(EXERCISE): Find the line containing "Me reconozco como" in the records below. Copy exactly that line and each one after it, ending at the line containing "Valores en la solidaridad", and nothing more.

Page-level text extractions

--- START ---

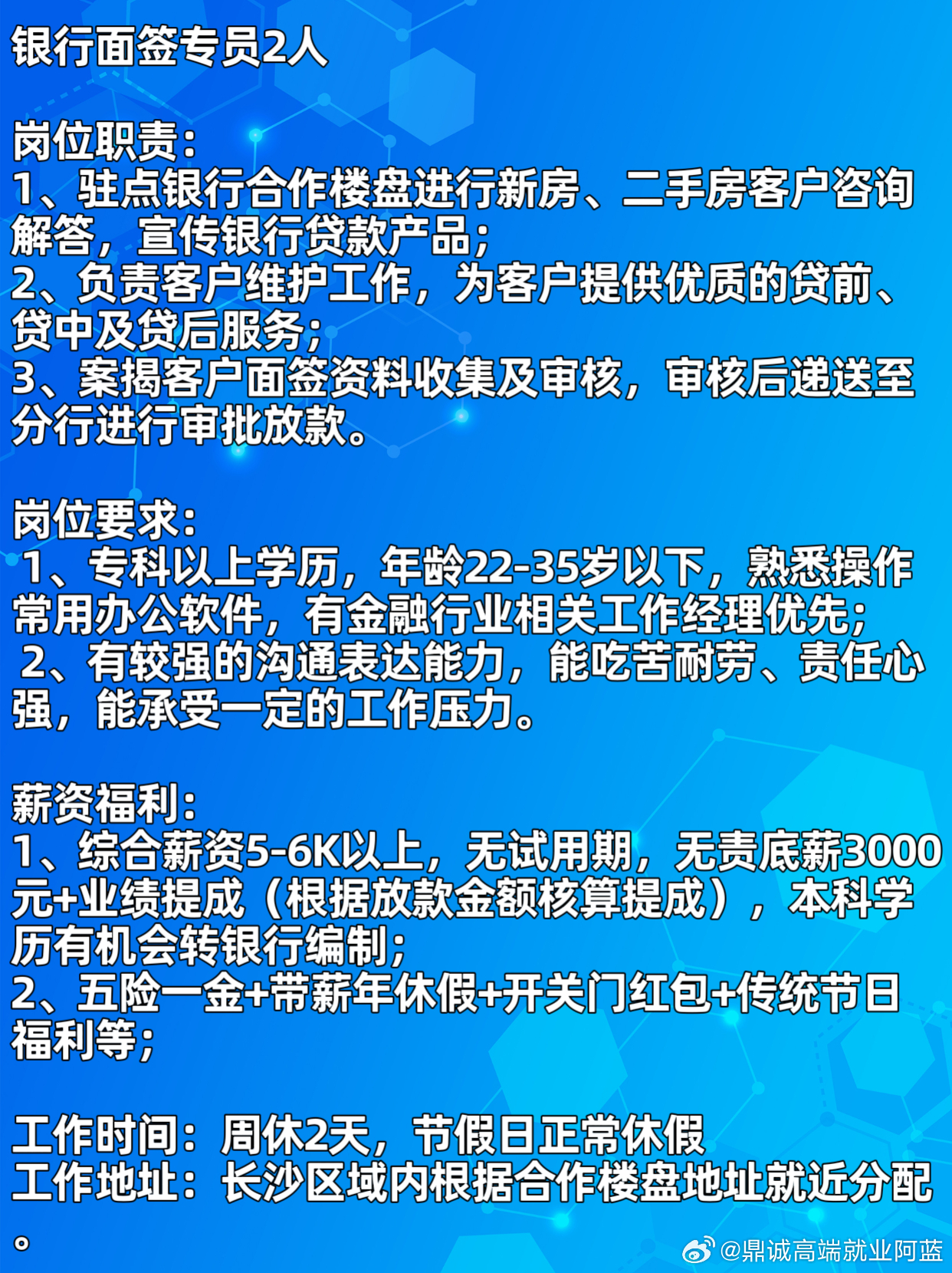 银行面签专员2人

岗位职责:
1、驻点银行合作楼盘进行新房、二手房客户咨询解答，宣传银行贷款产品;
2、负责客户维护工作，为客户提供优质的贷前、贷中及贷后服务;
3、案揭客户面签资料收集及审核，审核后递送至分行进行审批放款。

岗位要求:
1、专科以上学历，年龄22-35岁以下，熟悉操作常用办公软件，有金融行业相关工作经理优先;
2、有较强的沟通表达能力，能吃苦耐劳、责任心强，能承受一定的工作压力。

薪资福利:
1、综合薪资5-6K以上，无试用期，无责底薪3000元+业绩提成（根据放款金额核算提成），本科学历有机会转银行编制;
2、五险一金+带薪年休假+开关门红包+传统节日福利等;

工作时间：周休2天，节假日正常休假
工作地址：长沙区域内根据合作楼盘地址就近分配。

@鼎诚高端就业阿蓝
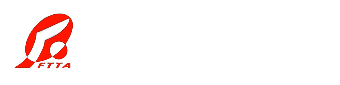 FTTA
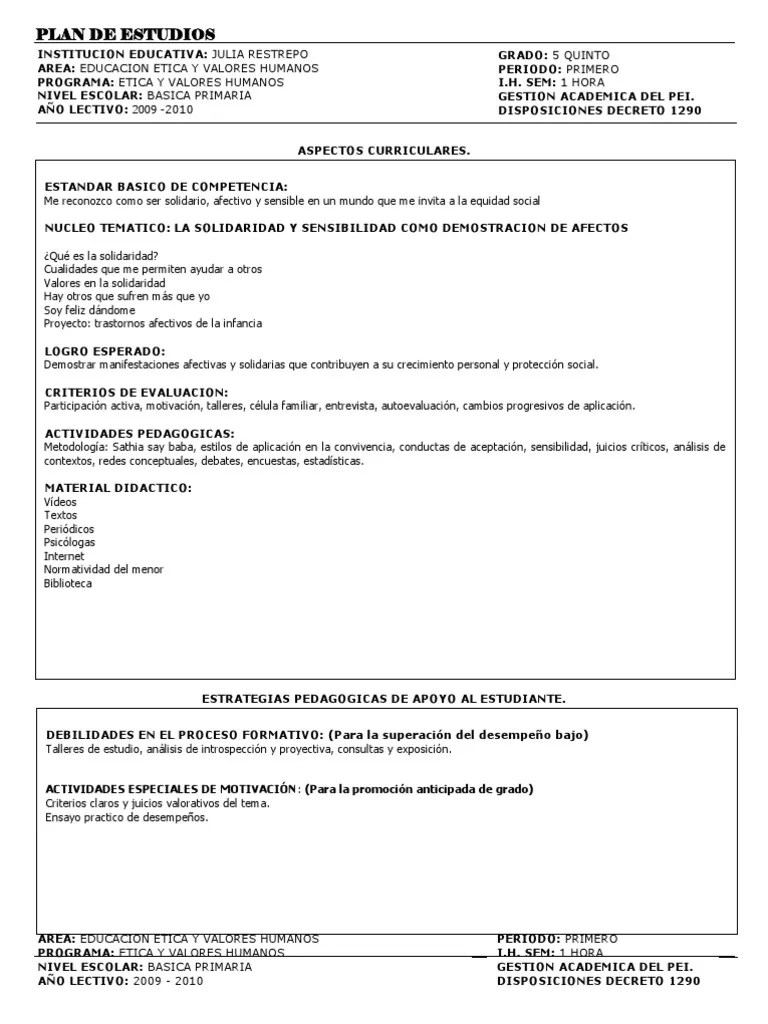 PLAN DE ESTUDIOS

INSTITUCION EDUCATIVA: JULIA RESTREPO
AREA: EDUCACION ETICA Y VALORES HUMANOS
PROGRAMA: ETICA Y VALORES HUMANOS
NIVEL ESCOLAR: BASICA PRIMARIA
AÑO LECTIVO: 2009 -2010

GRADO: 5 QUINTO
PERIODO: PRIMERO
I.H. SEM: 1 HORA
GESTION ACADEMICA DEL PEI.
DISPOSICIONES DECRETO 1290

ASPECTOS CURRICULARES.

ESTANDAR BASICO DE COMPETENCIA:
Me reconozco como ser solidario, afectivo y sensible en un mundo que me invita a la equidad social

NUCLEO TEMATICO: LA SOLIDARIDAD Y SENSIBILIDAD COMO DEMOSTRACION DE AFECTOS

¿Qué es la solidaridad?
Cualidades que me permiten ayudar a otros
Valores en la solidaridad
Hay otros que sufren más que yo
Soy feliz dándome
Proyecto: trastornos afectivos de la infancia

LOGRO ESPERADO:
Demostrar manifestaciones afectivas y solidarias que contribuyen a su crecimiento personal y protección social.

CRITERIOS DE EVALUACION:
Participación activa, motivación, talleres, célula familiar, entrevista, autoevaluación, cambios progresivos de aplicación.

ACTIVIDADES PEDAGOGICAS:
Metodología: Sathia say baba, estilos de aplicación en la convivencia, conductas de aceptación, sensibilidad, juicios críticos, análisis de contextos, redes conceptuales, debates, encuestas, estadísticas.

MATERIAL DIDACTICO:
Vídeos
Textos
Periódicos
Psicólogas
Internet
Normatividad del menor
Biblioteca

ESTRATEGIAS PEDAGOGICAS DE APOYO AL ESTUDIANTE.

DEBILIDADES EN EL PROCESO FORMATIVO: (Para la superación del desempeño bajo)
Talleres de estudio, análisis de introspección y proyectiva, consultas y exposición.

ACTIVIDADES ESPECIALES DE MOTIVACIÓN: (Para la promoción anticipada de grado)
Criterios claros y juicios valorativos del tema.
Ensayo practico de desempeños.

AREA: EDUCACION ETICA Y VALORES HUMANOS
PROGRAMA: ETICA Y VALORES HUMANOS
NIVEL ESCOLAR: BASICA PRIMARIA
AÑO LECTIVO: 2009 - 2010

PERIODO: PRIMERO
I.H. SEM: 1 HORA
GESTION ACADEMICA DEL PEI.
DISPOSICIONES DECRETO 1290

--- END ---

(COMPLETED TASK):
Me reconozco como ser solidario, afectivo y sensible en un mundo que me invita a la equidad social

NUCLEO TEMATICO: LA SOLIDARIDAD Y SENSIBILIDAD COMO DEMOSTRACION DE AFECTOS

¿Qué es la solidaridad?
Cualidades que me permiten ayudar a otros
Valores en la solidaridad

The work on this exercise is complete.